#### [What is needed]
Each entry that appears below should be restated exactly as it is.

#### [Task input]

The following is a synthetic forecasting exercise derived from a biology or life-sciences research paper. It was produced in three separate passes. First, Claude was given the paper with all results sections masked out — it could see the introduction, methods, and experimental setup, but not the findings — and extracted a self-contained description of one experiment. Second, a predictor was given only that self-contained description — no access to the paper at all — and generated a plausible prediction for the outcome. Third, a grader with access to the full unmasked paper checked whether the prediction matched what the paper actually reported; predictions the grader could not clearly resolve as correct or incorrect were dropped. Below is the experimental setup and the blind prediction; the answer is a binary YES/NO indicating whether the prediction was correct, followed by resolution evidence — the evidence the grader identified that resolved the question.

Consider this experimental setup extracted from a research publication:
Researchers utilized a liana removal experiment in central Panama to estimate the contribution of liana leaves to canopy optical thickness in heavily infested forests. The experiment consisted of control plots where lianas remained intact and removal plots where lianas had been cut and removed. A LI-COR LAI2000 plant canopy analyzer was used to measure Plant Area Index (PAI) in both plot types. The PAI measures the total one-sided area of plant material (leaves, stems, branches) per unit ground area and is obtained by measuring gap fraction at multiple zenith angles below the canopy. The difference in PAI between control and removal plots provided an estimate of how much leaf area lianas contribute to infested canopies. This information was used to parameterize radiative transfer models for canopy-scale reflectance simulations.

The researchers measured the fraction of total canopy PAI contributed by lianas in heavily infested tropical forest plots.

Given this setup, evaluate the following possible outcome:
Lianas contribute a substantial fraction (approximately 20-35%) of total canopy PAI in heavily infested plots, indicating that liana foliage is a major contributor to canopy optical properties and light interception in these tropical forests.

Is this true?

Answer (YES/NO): YES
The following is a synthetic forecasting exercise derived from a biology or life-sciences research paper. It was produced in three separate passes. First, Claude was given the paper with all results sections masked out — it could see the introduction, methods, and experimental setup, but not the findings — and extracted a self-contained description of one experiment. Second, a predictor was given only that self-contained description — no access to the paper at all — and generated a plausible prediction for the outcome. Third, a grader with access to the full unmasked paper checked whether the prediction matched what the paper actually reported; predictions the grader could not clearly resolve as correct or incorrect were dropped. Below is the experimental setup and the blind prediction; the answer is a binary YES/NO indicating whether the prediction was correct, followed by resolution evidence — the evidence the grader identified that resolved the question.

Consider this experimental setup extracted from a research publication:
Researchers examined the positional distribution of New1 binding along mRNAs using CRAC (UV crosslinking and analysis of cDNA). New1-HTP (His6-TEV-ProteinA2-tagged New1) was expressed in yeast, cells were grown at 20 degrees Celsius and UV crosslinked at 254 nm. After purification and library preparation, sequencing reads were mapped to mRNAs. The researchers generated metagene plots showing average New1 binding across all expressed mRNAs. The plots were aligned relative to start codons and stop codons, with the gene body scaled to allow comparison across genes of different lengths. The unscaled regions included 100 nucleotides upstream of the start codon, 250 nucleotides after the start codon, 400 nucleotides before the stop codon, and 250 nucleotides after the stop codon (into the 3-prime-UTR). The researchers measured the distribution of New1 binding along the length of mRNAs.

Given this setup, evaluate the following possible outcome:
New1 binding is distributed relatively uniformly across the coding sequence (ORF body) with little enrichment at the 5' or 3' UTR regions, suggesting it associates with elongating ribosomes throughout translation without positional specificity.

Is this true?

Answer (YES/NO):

#### [Solution for this task]
The following is a synthetic forecasting exercise derived from a biology or life-sciences research paper. It was produced in three separate passes. First, Claude was given the paper with all results sections masked out — it could see the introduction, methods, and experimental setup, but not the findings — and extracted a self-contained description of one experiment. Second, a predictor was given only that self-contained description — no access to the paper at all — and generated a plausible prediction for the outcome. Third, a grader with access to the full unmasked paper checked whether the prediction matched what the paper actually reported; predictions the grader could not clearly resolve as correct or incorrect were dropped. Below is the experimental setup and the blind prediction; the answer is a binary YES/NO indicating whether the prediction was correct, followed by resolution evidence — the evidence the grader identified that resolved the question.

Consider this experimental setup extracted from a research publication:
Researchers utilized a liana removal experiment in central Panama to estimate the contribution of liana leaves to canopy optical thickness in heavily infested forests. The experiment consisted of control plots where lianas remained intact and removal plots where lianas had been cut and removed. A LI-COR LAI2000 plant canopy analyzer was used to measure Plant Area Index (PAI) in both plot types. The PAI measures the total one-sided area of plant material (leaves, stems, branches) per unit ground area and is obtained by measuring gap fraction at multiple zenith angles below the canopy. The difference in PAI between control and removal plots provided an estimate of how much leaf area lianas contribute to infested canopies. This information was used to parameterize radiative transfer models for canopy-scale reflectance simulations.

The researchers measured the fraction of total canopy PAI contributed by lianas in heavily infested tropical forest plots.

Given this setup, evaluate the following possible outcome:
Lianas contribute a substantial fraction (approximately 20-35%) of total canopy PAI in heavily infested plots, indicating that liana foliage is a major contributor to canopy optical properties and light interception in these tropical forests.

Is this true?

Answer (YES/NO): YES
The following is a synthetic forecasting exercise derived from a biology or life-sciences research paper. It was produced in three separate passes. First, Claude was given the paper with all results sections masked out — it could see the introduction, methods, and experimental setup, but not the findings — and extracted a self-contained description of one experiment. Second, a predictor was given only that self-contained description — no access to the paper at all — and generated a plausible prediction for the outcome. Third, a grader with access to the full unmasked paper checked whether the prediction matched what the paper actually reported; predictions the grader could not clearly resolve as correct or incorrect were dropped. Below is the experimental setup and the blind prediction; the answer is a binary YES/NO indicating whether the prediction was correct, followed by resolution evidence — the evidence the grader identified that resolved the question.

Consider this experimental setup extracted from a research publication:
Researchers examined the positional distribution of New1 binding along mRNAs using CRAC (UV crosslinking and analysis of cDNA). New1-HTP (His6-TEV-ProteinA2-tagged New1) was expressed in yeast, cells were grown at 20 degrees Celsius and UV crosslinked at 254 nm. After purification and library preparation, sequencing reads were mapped to mRNAs. The researchers generated metagene plots showing average New1 binding across all expressed mRNAs. The plots were aligned relative to start codons and stop codons, with the gene body scaled to allow comparison across genes of different lengths. The unscaled regions included 100 nucleotides upstream of the start codon, 250 nucleotides after the start codon, 400 nucleotides before the stop codon, and 250 nucleotides after the stop codon (into the 3-prime-UTR). The researchers measured the distribution of New1 binding along the length of mRNAs.

Given this setup, evaluate the following possible outcome:
New1 binding is distributed relatively uniformly across the coding sequence (ORF body) with little enrichment at the 5' or 3' UTR regions, suggesting it associates with elongating ribosomes throughout translation without positional specificity.

Is this true?

Answer (YES/NO):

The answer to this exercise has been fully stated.